Tornando al nostro argomento, la “materia “ è qui del tutto spirituale, è l’anima dell’uomo. Essa deve assumere quella forma gradita a Dio, che è costituita dalla perfezione interiore, se vuole esser giustificata e salvarsi. E come raggiunge l’uomo questa forma, come riesce ad essere ciò che deve essere in relazione al fine per il quale l’uomo è l’uomo? Ovvero in relazione al fine della salvezza, che gli consente di godere per l’eternità della Visione Beatifica? Con le sue sole forze? Impossibile, ci insegna la dottrina della Chiesa (“Senza di Me non potete far nulla”, Gv 15, 5). L’ottiene mediante l’opera della “grazia santificante”, causa formale della giustificazione. La Grazia santificante, inerendo gratuitamente alla nostra anima, integra in modo decisivo l’azione del nostro libero arbitrio, costituendoci formalmente come ciò che dobbiamo essere secondo la nostra vera natura, di esseri creati da Dio per regnare un giorno con Lui “in patria”, cioè in Cielo: costituendoci cioè come giusti, secondo la terminologia tradizionale.

Ora, si chiede Garrigou-Lagrange, come è possibile mantenere il senso di questo insegnamento del Tridentino, cioè che “la grazia santificante è la causa formale della giustificazione”, se “si sostituisce una diversa nozione a quella di causa formale?”. Non è possibile. Lo possiamo ben confermare noi, dopo cinquant’anni di interpretazioni pastorali del dogma, aggiornate alle esigenze della “vita” ossia del sentimento e del pensiero del “proprio tempo”, che è il sentire, il pensare moderno, improntato al principio d’immanenza, notoriamente avido di ogni sperimentazione e novità, anche in campo etico: la maggioranza dei cattolici crede oggi che il male non esista, che tutti gli uomini siano già stati giustificati dall’Incarnazione di Cristo Nostro Signore. Tutti salvati. Todos caballeros. La salvezza si è già realizzata per tutti e l’Inferno (se esiste) è in realtà vuoto.

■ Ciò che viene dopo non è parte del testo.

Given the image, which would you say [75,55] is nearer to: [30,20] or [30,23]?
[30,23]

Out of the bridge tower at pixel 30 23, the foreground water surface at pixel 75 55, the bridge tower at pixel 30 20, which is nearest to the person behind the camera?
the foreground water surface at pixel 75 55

7. La ripulsa del concetto della “sostanza” per eliminare quello della transustanziazione dell’Ostia consacrata, sostituita dal simbolo di una “presenza spirituale” e non più “reale”.
Si è visto che gli anonimi diffusori di ciclostilati pieni di veleno contro la dottrina della Chiesa non accettavano più il concetto della sostanza, perché di origine aristotelica, appartenente quindi ad una filosofia da considerarsi superata. Pertanto il pane e il vino consacrati (“in virtù dell’offerta che ne è stata fatta”, dicevano gli anonimi) non mutano la loro sostanza ma solamente il lorosignificato. Diventano il “simbolo efficace” del Sacrificio di Cristo, ma simbolo della sua “presenza spirituale”. Anzi, simbolo della sola presenza spirituale, che non è certo quella (reale) definita a Trento come “corpo, sangue, anima e divinità”.
 
Il termine “presenza spirituale” è piuttosto vago ed è tipico degli eretici, applicato alla Consacrazione; nel senso che essi, ove ammettano forme di consacrazione, attribuiscono loro unicamente l’effetto di far acquistare al pane e al vino un “significato” nuovo, meramente simbolico, della “presenza spirituale” di Cristo o del suo Sacrificio. Queste concezioni eretiche sono state riprese da tutte quelle teorie che in ambito cattolico, dopo il Vaticano II, hanno tentato di reinterpretare la transustanziazione in termini di “trans-significazione” e simili, applicandovi nozioni correnti nel pensiero contemporaneo, tratte ad esempio dalla fenomenologia.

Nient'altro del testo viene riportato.